Die europäischen CO2-Preise haben sich im Jahr 2018 sehr dynamisch entwickelt. Sie stiegen im September zwischenzeitlich auf über 25 EUR/Tonne, um dann innerhalb weniger Tage wieder stark zu fallen. Doch auch in den vergangenen Jahren schwankten die Preise erheblich. Wie wirkt sich dies auf den Strompreis aus? Und was erwartet uns in Zukunft, vor allem mit Blick auf die vierte Phase des ETS (Emissions Trading System)? Gastautor: Michael Claußner (Junior Expert bei Energy Brainpool)

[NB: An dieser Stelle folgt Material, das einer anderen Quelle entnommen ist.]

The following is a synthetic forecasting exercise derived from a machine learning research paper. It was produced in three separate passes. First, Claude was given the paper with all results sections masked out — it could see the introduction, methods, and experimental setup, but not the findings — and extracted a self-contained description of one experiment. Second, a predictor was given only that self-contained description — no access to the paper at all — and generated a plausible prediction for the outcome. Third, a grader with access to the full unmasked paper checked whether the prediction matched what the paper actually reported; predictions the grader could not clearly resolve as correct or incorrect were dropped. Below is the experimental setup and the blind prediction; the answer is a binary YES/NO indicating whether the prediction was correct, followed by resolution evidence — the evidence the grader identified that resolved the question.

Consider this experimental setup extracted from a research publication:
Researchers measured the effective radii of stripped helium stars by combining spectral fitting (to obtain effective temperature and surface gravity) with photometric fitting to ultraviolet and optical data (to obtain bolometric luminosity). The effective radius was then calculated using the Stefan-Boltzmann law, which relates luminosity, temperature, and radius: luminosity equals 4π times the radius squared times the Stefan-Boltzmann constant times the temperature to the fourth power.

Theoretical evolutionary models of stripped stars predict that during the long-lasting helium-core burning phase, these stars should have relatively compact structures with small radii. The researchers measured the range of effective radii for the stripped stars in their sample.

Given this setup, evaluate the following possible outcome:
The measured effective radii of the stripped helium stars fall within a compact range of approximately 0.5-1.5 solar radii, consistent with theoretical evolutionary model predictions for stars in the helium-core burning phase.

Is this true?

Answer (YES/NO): YES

Der europäische Markt für Emissionszertifikate befindet sich aktuell in seiner dritten Phase (2012-2020). In dieser Phase wurden unter anderem weitere Sektoren (z.B. Aluminiumindustrie, Flugverkehr) und Treibhausgase (Stickoxide und perfluorierte Kohlenwasserstoffe) einbezogen [1]. Derartige Erweiterungen führen prinzipiell zu einer erhöhten Liquidität am Markt, die der Preisvolatilität entgegenwirken kann.

Wie in Abbildung 1 zu sehen, ließen sich in den letzten Jahren jedoch nach wie vor starke Preissprünge innerhalb kurzer Zeitintervalle beobachten. So verloren die CO2-Zertifikate beispielsweise im März 2014 innerhalb von nur drei Tagen 25 Prozent ihres Werts. Eine noch stärkere Schwankung trat im Dezember 2016 auf: Innerhalb von 15 Tagen kletterten die CO2-Preise von 4,30 auf 6,07 EUR/Tonne. Das entspricht einem Anstieg um 41 Prozent.

Tägliche Volatilitäten verstärkten den Effekt zusätzlich. Beispielhaft genannt seien hier die Sprünge vom 26. zum 27. April 2016 (+ 12 Prozent) oder vom 13. zum 14. September 2018 (-18 Prozent; siehe auch Abbildung 1).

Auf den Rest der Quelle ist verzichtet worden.